“I’m fine.” She swiped the rain out of her eyes and appeared to gnash her back teeth together. She was soaking wet, and looked cold, miserable, and mad at the world, including Stone. “I was trying to avoid Bambi.”

Harley shook her head as she wrapped the chains around the Sinclair truck. “First rule of the Sierras. Never swerve to avoid an animal. It’s survival of the fittest out here.” She struggled with a clamp on the chains, and TJ moved in.

When their hands touched, Harley jerked back and shot him a glare, which TJ ignored, muscling her out of the way to do her job.

With temper making her ears red, Harley jumped into her truck and the two of them worked silently together to pull Emma’s truck out of the ditch. It was like watching an old silent movie, no words necessary since the seething tension between the two of them spoke for itself.

“They go way back,” Stone said to a shivering Emma.

She looked up at him. “I’m sorry, what?”

Hiding his concern, he shrugged out of his denim jacket and wrapped it around her shoulders. “Take it,” he insisted when she opened her mouth to protest, pulling the fleece lined hood up and over her head, using the excuse to touch her. He’d come to see her again, since he hated how she’d left last night, but now he was very glad he had because she needed him.

And she didn’t need easily. “You’re shivering.”

“No, I’m not.”

“Yeah, you are. Come here,” he said, and pulled her in his arms to try to warm her up.

Emma hadn’t even noticed how cold she was until Stone had pointed it out, and then she’d realized that she was shaking rather violently. And there was a funny pain in her chest—not funny good but funny bad. “I’m fine,” she repeated as he hugged her very carefully, as if she were a fine piece of china. “I’m just annoyed that you’ve caught the stupid city girl getting stuck.” Annoyed and embarrassed.

“It’s okay to be stupid once in a while.”

“Really? Does this ever happen to you?”

‘Well, no.”

She was still shivering like crazy, and that made her mad too, just as it also made her want to burrow even closer, which didn’t help. Not one little bit. “Everything’s so easy for you.” She told herself to let go of him but she didn’t listen. “Well, here’s a memo for you, life isn’t easy.”

“No,” he agreed, sweeping a hand up her back, his smile gone. “Life sure as hell isn’t. But you make of it what you can, and you do your best to enjoy the hell out of it, because it’s the only life you get.” He turned her toward the truck, which was out of the ditch now—thanks to Harley and TJ.

Not saying another word, Stone reached across her to open the door for her.

There was no reason for her to feel like a complete ass, yet she did. With as much dignity as she could manage, she thanked Harley, arranged to go by the shop later to pay her, and then hopped up into the truck, the movement giving her a bad moment. Her ribs were killing her.

Her own fault.

Just as she put the truck in gear, the passenger door opened and Stone got in, as drenched as she. His hair was plastered to his head, little rivulets of water raining down his jaw. His eyes seemed darker, the lashes inky black and spiky with rain water. “What are you doing?” she asked.

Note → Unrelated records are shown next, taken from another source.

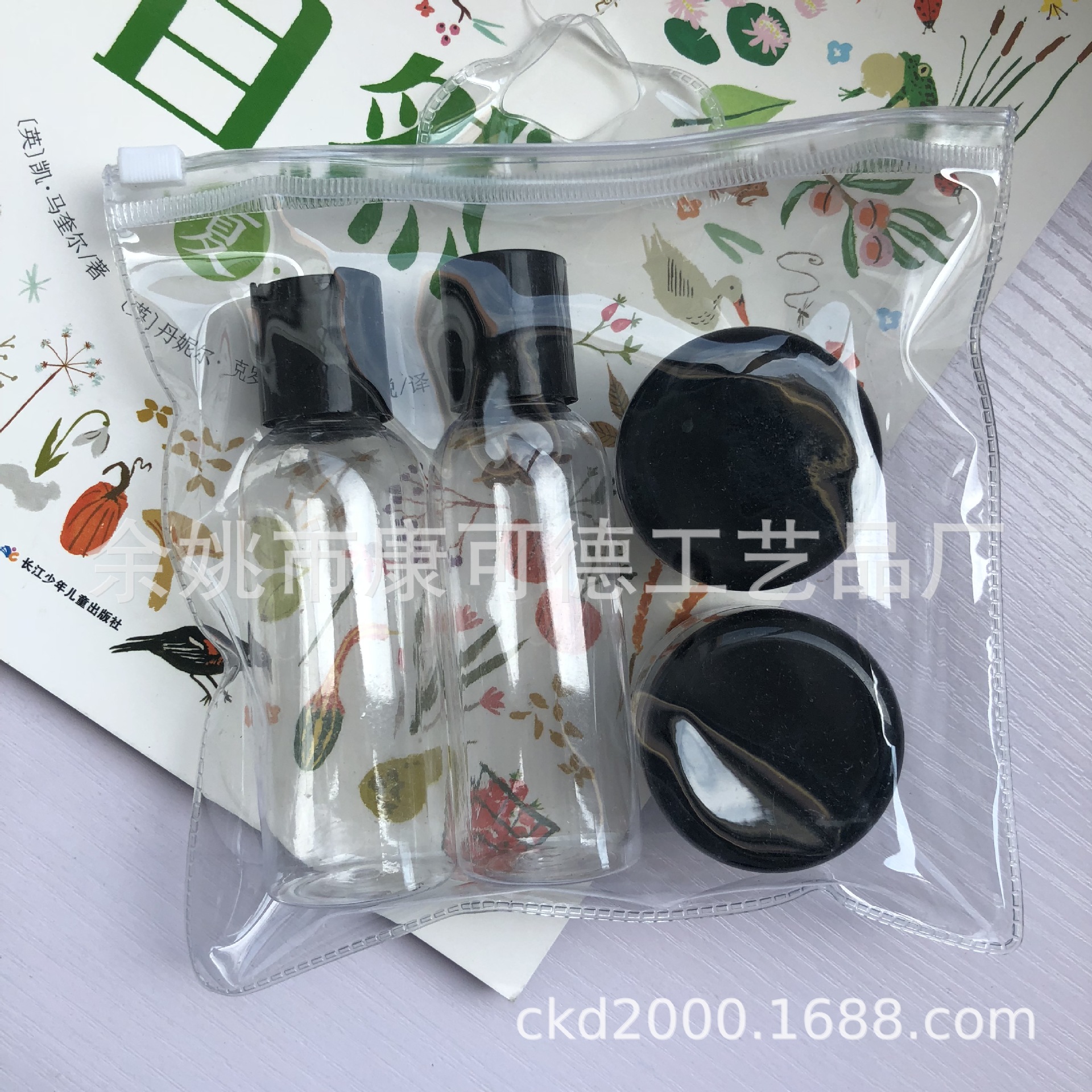 供应pet盒子套装瓶子，喷雾瓶， pet吹塑瓶子，化妆品套装瓶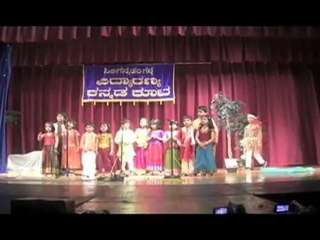 VIDYARANYA KANNADA KOOTA; YUGADI 2011: Bannada Thagadina Thutthoori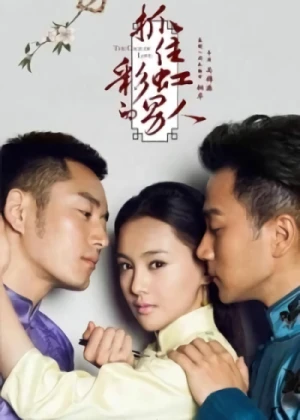 Film: Zhua Zhu Cai Hong De Nan Ren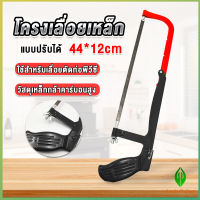 GW โครงเลื่อยตัดเหล็ก เลื่อยตัดเหล็ก  ตัดท่อpvc  Saw frame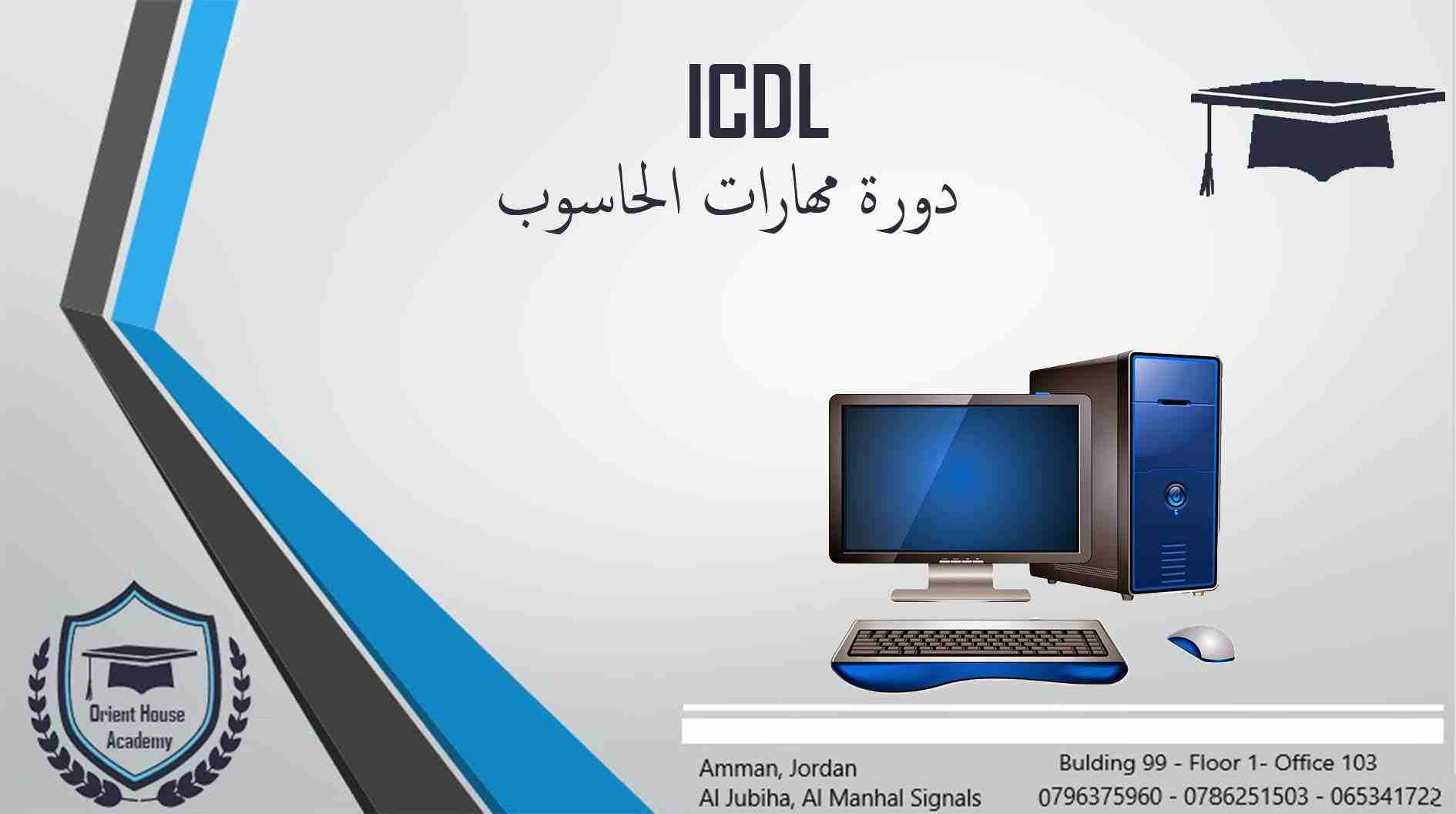 دورة مهارات الحاسوب \ للراغبين بتعلم المهارات الحاسوبية على الكمبيوتر
لا تنسَ أنك شاهدت هذا الإعلان في عنكبوت...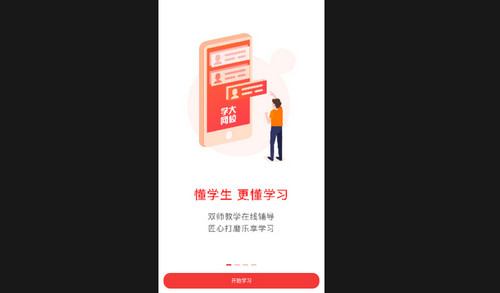 学大网校最新版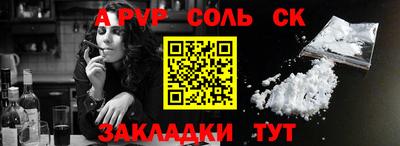 стафф Тулун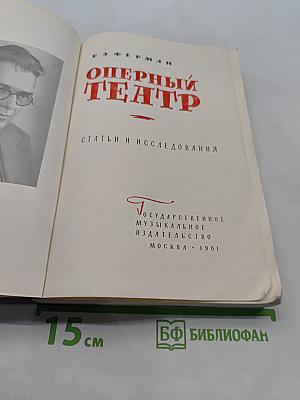 Оперный театр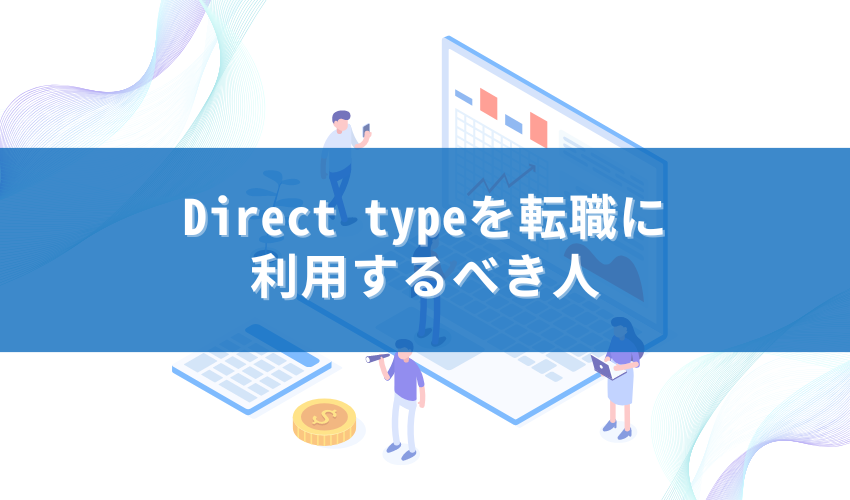 Direct typeを転職に利用するべき人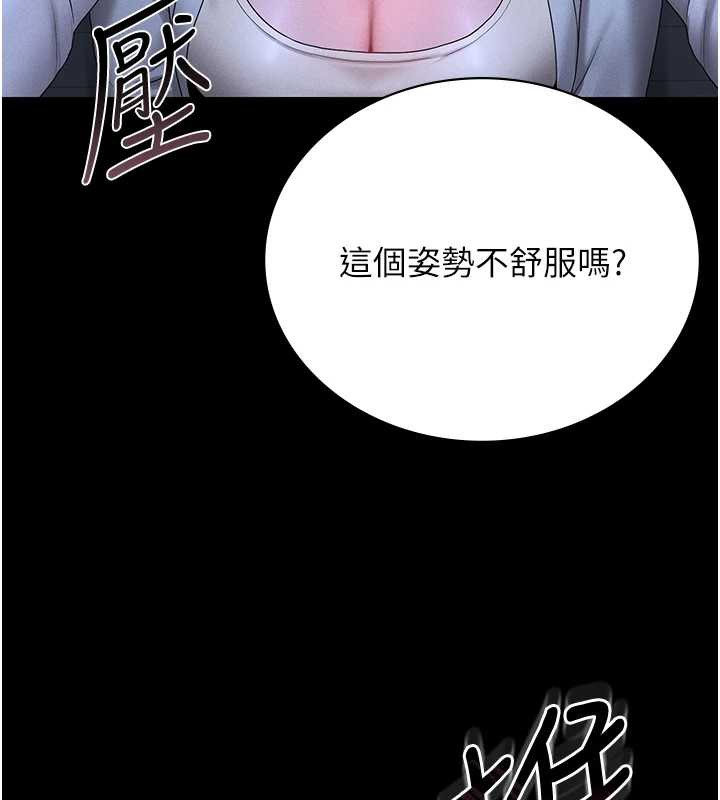 《獵艷琯理員》漫画 第9話-盡心服務才有獎勵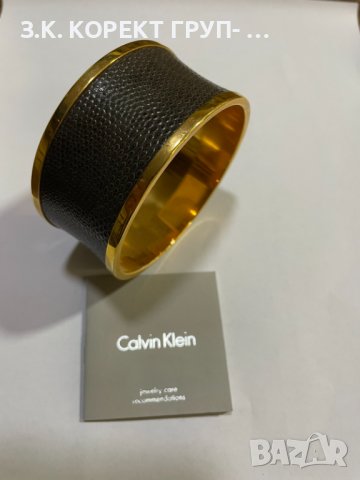 Комплект Гривна и пръстен Calvin Klein, снимка 5 - Гривни - 41249785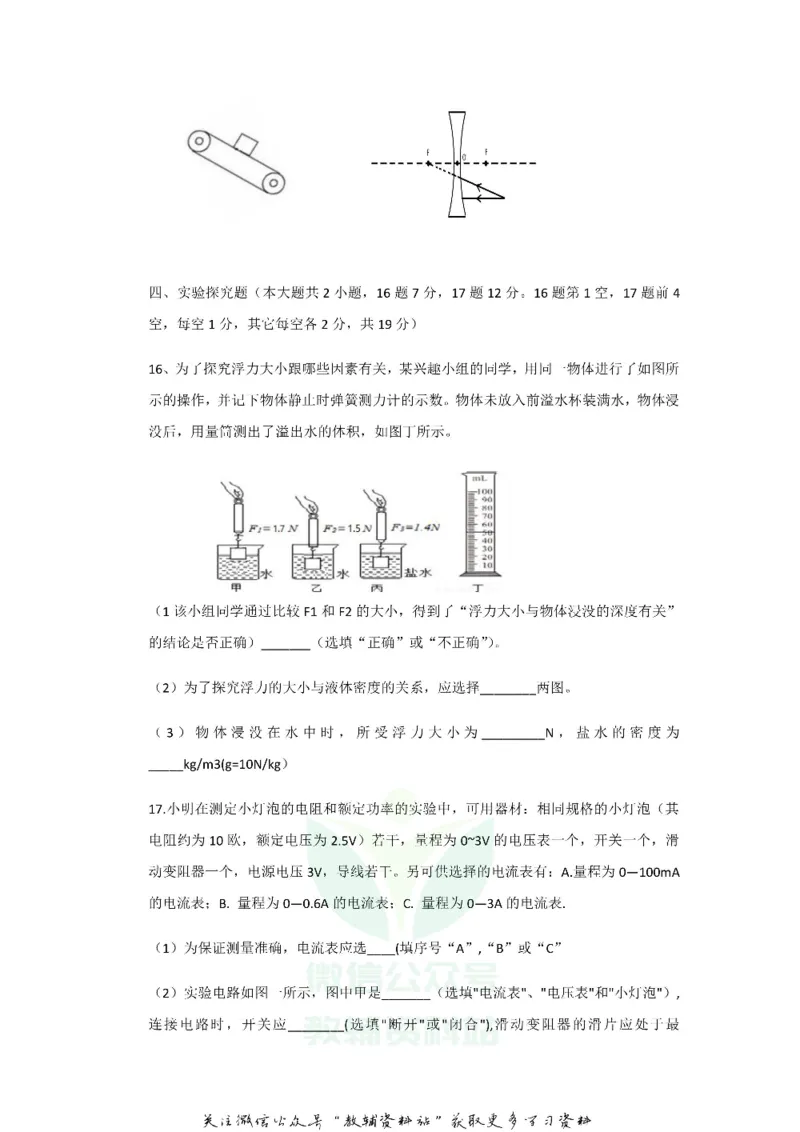 《2018黑龙江省大庆市中考物理试题及答案_初高中资料库_初中资料库（转存避免链接过期失效）_初中物理》第5页预览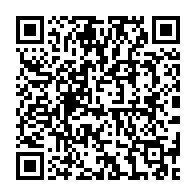 qrcode:https://www.thegabon.com/le-gabon-a-la-recherche-de-200-magistrats-et-100-greffiers-pour,10642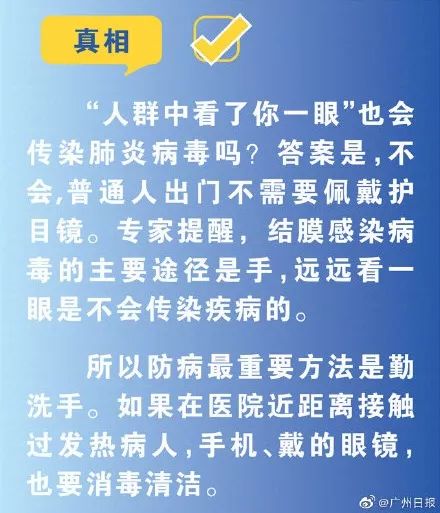 「印象契丹巴林左旗」「聚焦」最新疫情谣言汇总，请切勿传谣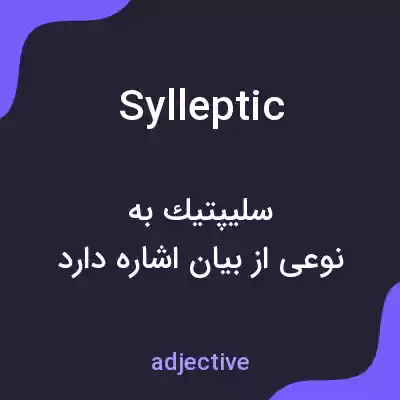 معنی sylleptic به فارسی معنی sylleptic به فارسی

“I had a choice.” He plopped his big, wet body into the seat. Having given her his jacket, his t-shirt was sculpted to his chest. His jeans were plastered to him as well, the soft, worn, drenched denim lovingly molding to his hips, his thighs, the intriguing bulge behind his button fly—

She jerked her gaze up to his eyes, and met his wry ones. “Choice?”

“Between being a referee for TJ and Harley, or…” Leaning forward, he flicked the heater on high. “Figuring out how badly you’re really hurt.”

She hugged herself and her aching ribs. She was having trouble keeping her eyes off him, which was odd since she’d seen all there was to see last night. “I’m not.”

“Do you want me to drive?”

Yes. More than she could say, but that would be admitting defeat, and she never admitted defeat.

“I swear I won’t write the feminist police,” he said dryly.

She sighed. “It’s not that. If I let you drive, I’ll never be able to face this road again.”

He looked at her, something new coming into his eyes in addition to the irritation—approval.

It was unexpected, and washed over her like a welcome balm, whether she liked it not. For the record, she didn’t. She didn’t like it at all. She swiped at the water running out of her hair and into her eyes, a movement which hurt, dammit. “Can I ask you something?”

“Anything,” he said.

That was another difference between them. She would never have left herself so wide open. What if she wanted to know how many lovers he’d had, or the last time he’d cried? “You were right about what you said before. How we only get one life, how we need to handle it right. So I guess what I want to know is…” She paused. Talk about putting herself out there, but it was too late to go back now. “Are you happy? Here? With what you do for a living?”

He let out a low sound that might have been a laugh, and scrubbed a hand over his face before he leaned back and looked at her. Water was running down his face too, in little rivulets. “I guess I thought whatever question you could possibly have for me might be a whole lot easier to answer than that one.”